Posted by josh at 12:27 AM | Comments (7)

Don't use recent Camino nightly builds

Don't use Camino nightly builds from 2005-02-09 to (hopefully) 2005-02-16. Bug 281732 describes a major problem with our popup form control code that basically makes forms unusable. A patch that fixes the problem exists, but it has not been checked in yet. Hopefully it will make it into the nightly builds within the next couple of days.

Posted by josh at 12:23 AM | Comments (2)

February 10, 2005

Sad Switch from Thunderbird to Entourage

I use two email clients regularly - one for my normal email accounts, and one for my work email because it goes through SSH port forwarding and receives tons of messages. It is a pain to have the two email setups set up in the same email client.

I use Mac OS X machines at home, and I really like Apple's Mail.app. I use it for my normal email accounts. The UI is superb, it's fast, stable, and has excellent junk mail filtering.

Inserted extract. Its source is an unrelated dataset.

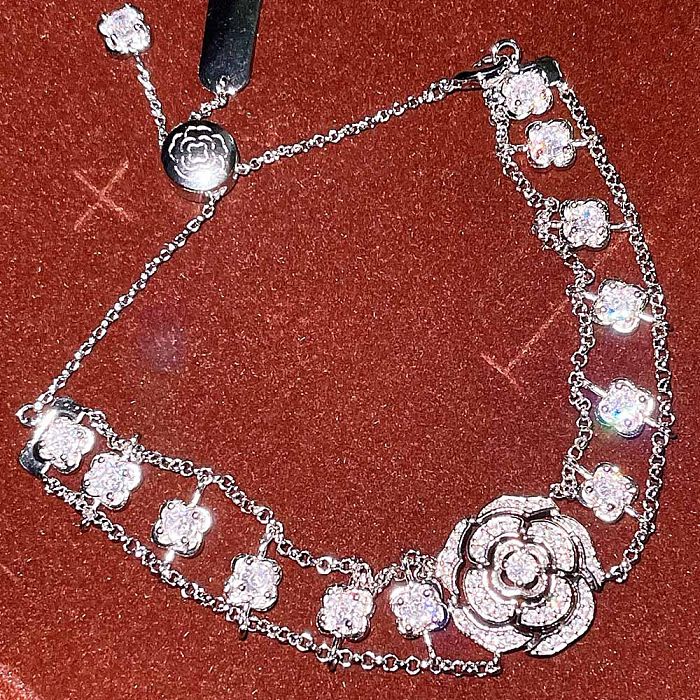 Luxuriöse Wassertropfen-Blume, Kupfer-Diamant, künstliche Edelsteine, Damen-Armbänder, Ohrringe, Halskette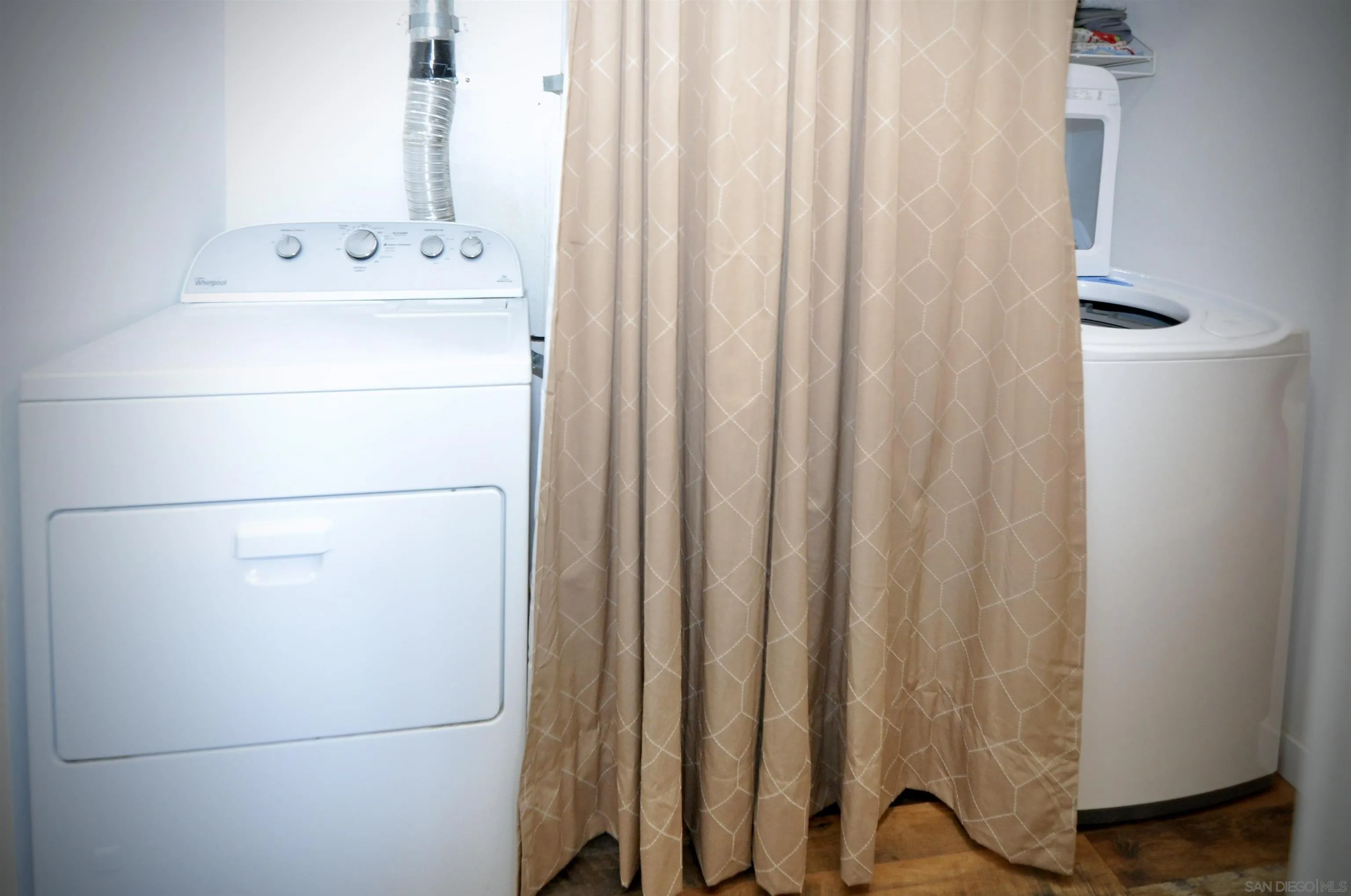 14333 Lolin Lane Poway, CA 92064 - Photo 41 of 41 a utility room with dryer and washer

For accessing my work email account from home on Mac OS X, I have been using Thunderbird. I use Thunderbird extensively at work on Linux and it works great. However, using Thunderbird at home on Mac OS X has been surprisingly displeasing. The UI is somewhat flakey and unpolished, it's slow, and it doesn't look or behave in a convincinly native way. Most irritatingly, keyboard navigation of email lists is really quirky - sometimes hitting buttons doesn't work and using key modifiers doesn't have dependable results. Also, the UI doesn't always update correctly - sometimes I select an email and the display pane just goes blank or stays on the previously selected email. Because of this, I have switched to using Microsoft Office's Entourage email client for accessing my work email from home. I almost hate to say it, but its been a very pleasant switching experience. MS did a pretty good job on Entourage (though it's no Mail.app).

Thunderbird on Linux and (from what I hear) Windows rocks, but it really needs some work on Mac OS X. I'd love to fix my problems with Thunderbird on Mac OS X, but I just don't have the time. There is a lot of potential there though, and I have no doubt it will be realized sooner or later.